The husband of a woman who was brutally murdered by a man she sought police protection from is suing the NYPD for $15 million dollars. You may recall, with horror, that the victim, Qian Wu, 46, was allegedly bludgeoned and stabbed to death by 47-year-old suspect Huang Chen, who prosecutors say cut out her lungs and heart after beating her with a hammer 18 times. This happened in Wu's Flushing apartment building in January 2010, as she returned from the store with milk. Days before her death, Wu filed a harassment claim against Chen with the NYPD, who told her she needed to renew a protective order before they could take action.

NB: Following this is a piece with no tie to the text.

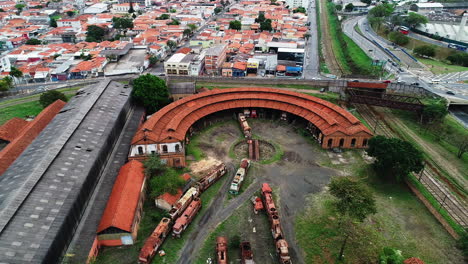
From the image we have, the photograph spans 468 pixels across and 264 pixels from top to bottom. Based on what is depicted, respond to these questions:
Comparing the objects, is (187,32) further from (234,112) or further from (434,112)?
(434,112)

It would have been her seventh restraining order against Chen, who had been stalking Wu ever since she rebuffed his romantic advances and failed to find him work through the employment agency she operated out of her apartment. In 2006, Wu was arrested for choking and punching her, and sent to Texas for deportation, the Daily News reports. While on supervised release, Chen returned to NYC, and was spotted in Wu's building, which alarmed her and her husband, Yongwei Guo. But Guo, who was a police officer in China, claims the NYPD did not see the urgency of the situation.
"They are supposed to protect us," Guo, 45, tells the Daily News. "These people were called to help. She called the police and they did nothing." And Guo's lawyer adds, "If they would have expended any effort they could have gotten him and prevented the murder." Chen was charged with murder, stalking and weapons possession, but he has been declared mentally unfit to stand trial.